On Friday, Manfred told MLB Players Association executive director Tony Clark that if the players aren’t more responsible, then the season will be cancelled. Prior to his comments to Ravech, a report from Keith Olbermann indicated that Manfred told television networks to prepare alternative programming, as the league could potentially shut down by Monday the earliest.
If one word could perfectly encapsulate the week MLB has had, it’s “nightmare.” On Monday, reports indicated that the Marlins opted to play a Sunday game against the Philadelphia Phillies, despite a handful of players testing positive for COVID-19. As of this writing, 18 players from that Miami clubhouse have yielded positive test results. Additionally, the Cardinals have had six players and coaches test positive for the coronavirus, forcing the league to cancel their weekend series against the Milwaukee Brewers.
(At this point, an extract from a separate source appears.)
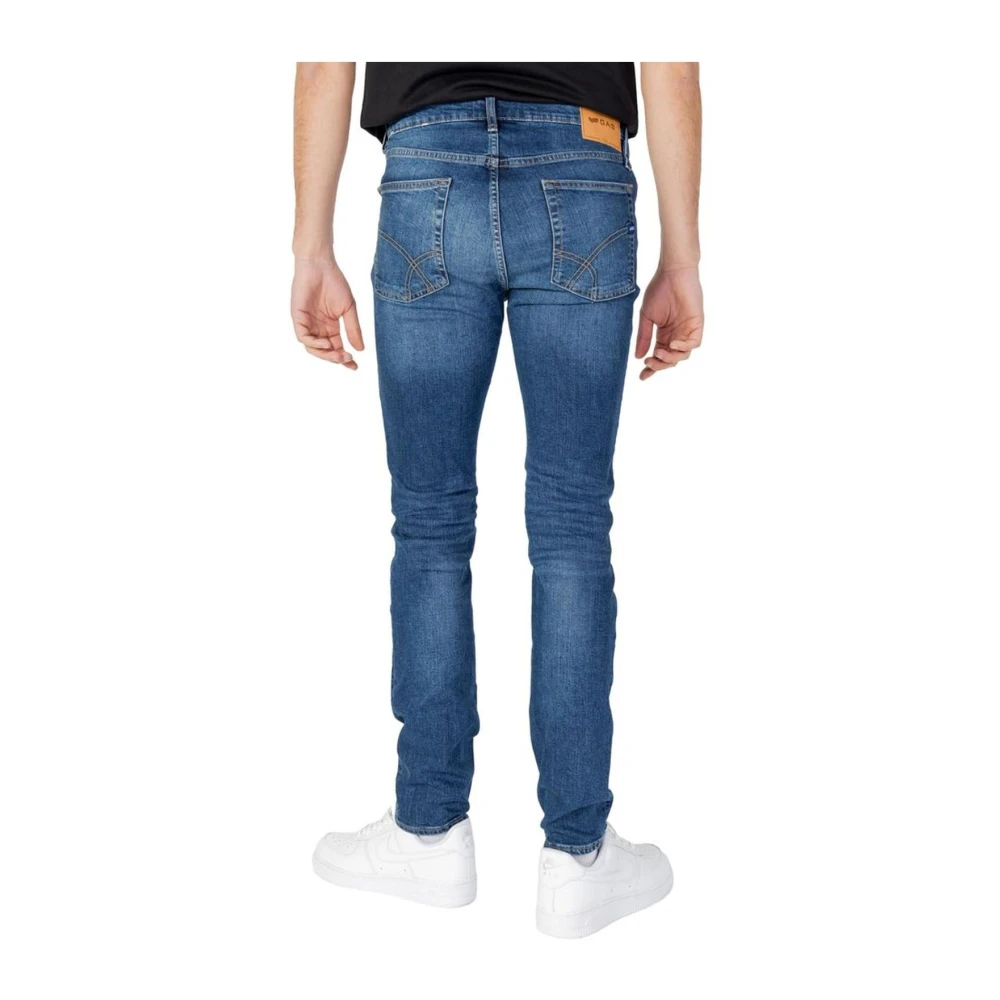 GAS Katoenmix Jeans & Pant Blue Heren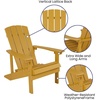 image:imageFlash Furniture Charlestown Commercial Grade IndoorOutdoor Adirondack Chair Weather Resistant Durable Poly Resin Deck and Patio Seating RedYellow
While not playing in a bubble is a main cause for the current uptick in positive COVID-19 cases, blame can be placed on the league. They had a 100-page protocol on how to navigate the strong currents of the ongoing global pandemic, but they treated it like an optional reading instead of a mandatory study guide. It wasn’t enforced, and the league pivoted to the Marlins to make the decision to play last Sunday, which is definitely concerning to hear.
If the league and the players union can’t get on the same page to prevent another outbreak, then Manfred will have no choice but to shut down operations for the second time this year, which will only sink his credibility even further, if that’s even possible.